I'm not doing so well.
I need to come in and talk to somebody.
It would take me one hundred and fourteen days to get in to see somebody.
Yeah.
I mean, that's where we're at right now.
OK, so talk to me about then the groups of veterans who are just helping each other anyway.
So a lot of guys, there's a lot of it.
I mean, you see a lot of it.
Some of it's informal and some of it's formal.
I mean, that that's where, you know, there's this problem, right?
Because you can get online and Google it and you just see all these different veterans groups.
I actually one thing I've seen a lot of those on Facebook, not.
And I know of different units have done this different.
They come home and they form these Facebook groups or maybe Google groups or whatever they do, or maybe they're on, I don't know, whatever, and they're younger.
So they they're on, I don't know, whatever it is they use now.
But they this way, they keep tabs on each other because they come home, they separate from the army or the Marine Corps, and then they go back to Kansas and Washington and Florida or wherever they're from, Detroit and Topeka or whatnot.
And this is how they keep tabs on each other.
And some of them go so far as they make each other check in every day with one another to make sure that they're doing OK.
Because that's what they need to do to keep alive, to keep going, to keep moving forward.
And you're seeing more and more of that type of informal.
Because one of the things, Scott, that's interesting, if you look at the suicide rates for active duty service members, it's higher than it is for civilians, but not very much.
Right.
But if you look at, of course, the suicide rates for veterans, people who have separated from the military compared to civilians and the younger, and then, of course, those who have been in combat, the rates are off the chart.
And the idea, the assumption is once you leave the group, once you're out of that bubble, you know, that's when the problems come on you.

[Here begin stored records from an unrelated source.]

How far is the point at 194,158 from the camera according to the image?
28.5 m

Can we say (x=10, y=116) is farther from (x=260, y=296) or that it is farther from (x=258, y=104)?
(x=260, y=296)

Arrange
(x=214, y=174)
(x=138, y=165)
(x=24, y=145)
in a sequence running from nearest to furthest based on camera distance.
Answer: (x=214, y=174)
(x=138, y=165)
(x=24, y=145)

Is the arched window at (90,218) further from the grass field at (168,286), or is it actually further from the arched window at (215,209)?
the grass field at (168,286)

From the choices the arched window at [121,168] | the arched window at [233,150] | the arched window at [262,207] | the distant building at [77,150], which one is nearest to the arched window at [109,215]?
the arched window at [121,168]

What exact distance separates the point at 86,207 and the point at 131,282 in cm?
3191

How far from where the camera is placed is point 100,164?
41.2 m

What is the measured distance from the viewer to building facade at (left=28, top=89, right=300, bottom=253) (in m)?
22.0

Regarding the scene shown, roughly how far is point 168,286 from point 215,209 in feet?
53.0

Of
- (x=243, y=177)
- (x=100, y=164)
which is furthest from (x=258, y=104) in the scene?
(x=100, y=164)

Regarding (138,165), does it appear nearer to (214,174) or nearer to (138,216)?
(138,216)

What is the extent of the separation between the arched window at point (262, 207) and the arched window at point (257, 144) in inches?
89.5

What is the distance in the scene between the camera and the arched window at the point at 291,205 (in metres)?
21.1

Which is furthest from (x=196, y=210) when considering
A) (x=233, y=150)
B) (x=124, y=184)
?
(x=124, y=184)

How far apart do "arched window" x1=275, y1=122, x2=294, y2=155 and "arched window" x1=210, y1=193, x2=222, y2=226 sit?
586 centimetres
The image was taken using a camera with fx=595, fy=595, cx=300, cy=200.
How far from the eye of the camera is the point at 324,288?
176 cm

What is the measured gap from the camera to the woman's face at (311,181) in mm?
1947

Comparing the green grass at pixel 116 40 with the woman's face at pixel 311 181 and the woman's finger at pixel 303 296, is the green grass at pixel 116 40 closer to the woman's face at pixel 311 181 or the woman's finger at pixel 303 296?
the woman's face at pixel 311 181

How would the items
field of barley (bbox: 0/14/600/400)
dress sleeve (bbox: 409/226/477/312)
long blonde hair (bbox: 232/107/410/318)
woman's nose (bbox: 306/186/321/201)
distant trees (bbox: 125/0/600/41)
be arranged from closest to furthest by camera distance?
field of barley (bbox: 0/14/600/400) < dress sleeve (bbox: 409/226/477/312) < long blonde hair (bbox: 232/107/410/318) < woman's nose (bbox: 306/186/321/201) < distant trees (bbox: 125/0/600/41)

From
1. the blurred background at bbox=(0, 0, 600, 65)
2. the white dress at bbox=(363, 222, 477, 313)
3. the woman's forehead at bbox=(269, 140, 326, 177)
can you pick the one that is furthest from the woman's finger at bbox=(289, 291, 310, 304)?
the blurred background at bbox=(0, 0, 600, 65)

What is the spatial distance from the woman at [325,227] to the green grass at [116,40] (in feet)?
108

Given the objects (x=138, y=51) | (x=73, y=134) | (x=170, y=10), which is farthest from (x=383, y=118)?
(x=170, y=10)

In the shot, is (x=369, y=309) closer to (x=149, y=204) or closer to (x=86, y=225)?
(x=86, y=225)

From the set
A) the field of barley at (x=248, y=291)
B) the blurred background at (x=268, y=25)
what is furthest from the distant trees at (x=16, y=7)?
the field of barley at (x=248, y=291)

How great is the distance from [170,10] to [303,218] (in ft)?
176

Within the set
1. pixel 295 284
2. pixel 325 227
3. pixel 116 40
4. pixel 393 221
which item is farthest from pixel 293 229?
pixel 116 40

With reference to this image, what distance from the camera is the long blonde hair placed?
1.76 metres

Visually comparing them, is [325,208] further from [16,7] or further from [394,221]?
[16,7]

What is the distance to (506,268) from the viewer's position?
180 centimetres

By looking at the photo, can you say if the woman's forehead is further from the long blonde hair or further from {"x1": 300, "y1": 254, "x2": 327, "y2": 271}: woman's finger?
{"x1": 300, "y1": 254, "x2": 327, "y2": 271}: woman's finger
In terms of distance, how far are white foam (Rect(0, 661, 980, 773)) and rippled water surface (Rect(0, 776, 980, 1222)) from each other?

That's when you lose your support.
That's when also, too, there's an understanding, too, that PTSD, traumatic brain injury, the moral injury, the guilt, these are all things that manifest with time.
There's a latency that comes with them.
For whatever reason, there's a delayed onset with them, particularly the traumatic brain injury, the neurocognitive disorders, also, too, with the moral injury and the guilt.
There can be a real delayed onset with them.
So it may not hit you until you're out of the service for a couple of years anyway, when all of a sudden, bam, you get hit with this stuff.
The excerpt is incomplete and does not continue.